(Spatial question entries)

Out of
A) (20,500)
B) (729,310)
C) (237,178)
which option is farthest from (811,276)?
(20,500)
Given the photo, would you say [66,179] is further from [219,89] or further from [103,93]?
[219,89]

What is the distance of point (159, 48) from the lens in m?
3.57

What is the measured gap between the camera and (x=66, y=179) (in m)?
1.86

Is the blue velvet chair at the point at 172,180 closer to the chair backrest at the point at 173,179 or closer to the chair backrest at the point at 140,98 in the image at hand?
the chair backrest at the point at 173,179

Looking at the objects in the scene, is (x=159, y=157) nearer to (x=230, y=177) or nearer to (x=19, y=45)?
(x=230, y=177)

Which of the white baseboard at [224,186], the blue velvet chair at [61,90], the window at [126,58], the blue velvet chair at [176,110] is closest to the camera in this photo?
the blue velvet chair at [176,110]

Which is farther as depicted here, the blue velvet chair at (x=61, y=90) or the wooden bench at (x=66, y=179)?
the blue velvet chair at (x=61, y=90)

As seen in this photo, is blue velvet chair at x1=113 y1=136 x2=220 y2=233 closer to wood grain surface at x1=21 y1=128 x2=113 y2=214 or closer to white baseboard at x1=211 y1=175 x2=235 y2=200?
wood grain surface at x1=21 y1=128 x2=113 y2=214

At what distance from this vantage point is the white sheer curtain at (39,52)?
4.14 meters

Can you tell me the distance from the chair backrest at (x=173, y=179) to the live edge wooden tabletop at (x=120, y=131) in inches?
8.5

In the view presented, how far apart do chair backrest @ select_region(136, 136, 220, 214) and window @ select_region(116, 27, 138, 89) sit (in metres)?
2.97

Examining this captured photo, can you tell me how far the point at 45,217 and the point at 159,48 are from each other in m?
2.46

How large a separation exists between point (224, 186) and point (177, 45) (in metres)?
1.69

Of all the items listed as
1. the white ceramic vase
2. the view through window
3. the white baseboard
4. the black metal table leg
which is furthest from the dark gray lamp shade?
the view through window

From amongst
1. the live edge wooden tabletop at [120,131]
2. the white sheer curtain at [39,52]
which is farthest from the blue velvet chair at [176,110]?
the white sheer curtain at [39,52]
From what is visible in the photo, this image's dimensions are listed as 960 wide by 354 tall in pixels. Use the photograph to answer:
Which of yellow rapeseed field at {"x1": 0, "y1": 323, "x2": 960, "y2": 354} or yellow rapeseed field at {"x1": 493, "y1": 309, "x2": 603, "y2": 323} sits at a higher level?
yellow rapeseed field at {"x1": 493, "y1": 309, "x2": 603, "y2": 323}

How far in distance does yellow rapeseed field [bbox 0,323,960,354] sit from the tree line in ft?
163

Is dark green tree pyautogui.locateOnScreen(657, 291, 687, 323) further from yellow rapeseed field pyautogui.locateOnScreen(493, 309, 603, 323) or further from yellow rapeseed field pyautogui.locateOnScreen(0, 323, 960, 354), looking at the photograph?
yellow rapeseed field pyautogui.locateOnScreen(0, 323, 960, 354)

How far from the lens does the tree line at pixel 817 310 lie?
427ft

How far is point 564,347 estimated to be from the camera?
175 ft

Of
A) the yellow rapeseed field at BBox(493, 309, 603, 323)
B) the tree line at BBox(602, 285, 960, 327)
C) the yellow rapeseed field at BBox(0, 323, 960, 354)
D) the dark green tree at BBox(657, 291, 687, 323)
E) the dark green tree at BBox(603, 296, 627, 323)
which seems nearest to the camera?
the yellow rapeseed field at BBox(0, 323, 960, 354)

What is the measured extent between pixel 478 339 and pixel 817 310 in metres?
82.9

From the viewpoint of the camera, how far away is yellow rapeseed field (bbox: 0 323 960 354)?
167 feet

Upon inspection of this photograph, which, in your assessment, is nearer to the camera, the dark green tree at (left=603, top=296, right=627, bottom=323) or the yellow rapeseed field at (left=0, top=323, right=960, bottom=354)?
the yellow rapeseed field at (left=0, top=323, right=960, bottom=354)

▶ [GOAL] Could you write out the material word for word, from its first line through the line containing "4.14 meters", including that line?

▶ [IN RESPONSE]
Out of
A) (20,500)
B) (729,310)
C) (237,178)
which option is farthest from (811,276)?
(20,500)
Given the photo, would you say [66,179] is further from [219,89] or further from [103,93]?
[219,89]

What is the distance of point (159, 48) from the lens in m?
3.57

What is the measured gap between the camera and (x=66, y=179) (in m)?
1.86

Is the blue velvet chair at the point at 172,180 closer to the chair backrest at the point at 173,179 or closer to the chair backrest at the point at 140,98 in the image at hand?
the chair backrest at the point at 173,179

Looking at the objects in the scene, is (x=159, y=157) nearer to (x=230, y=177) or nearer to (x=19, y=45)?
(x=230, y=177)

Which of the white baseboard at [224,186], the blue velvet chair at [61,90], the window at [126,58], the blue velvet chair at [176,110] is closest to the camera in this photo?
the blue velvet chair at [176,110]

Which is farther as depicted here, the blue velvet chair at (x=61, y=90) or the wooden bench at (x=66, y=179)?
the blue velvet chair at (x=61, y=90)

As seen in this photo, is blue velvet chair at x1=113 y1=136 x2=220 y2=233 closer to wood grain surface at x1=21 y1=128 x2=113 y2=214 or closer to white baseboard at x1=211 y1=175 x2=235 y2=200?
wood grain surface at x1=21 y1=128 x2=113 y2=214

At what distance from this vantage point is the white sheer curtain at (39,52)?
4.14 meters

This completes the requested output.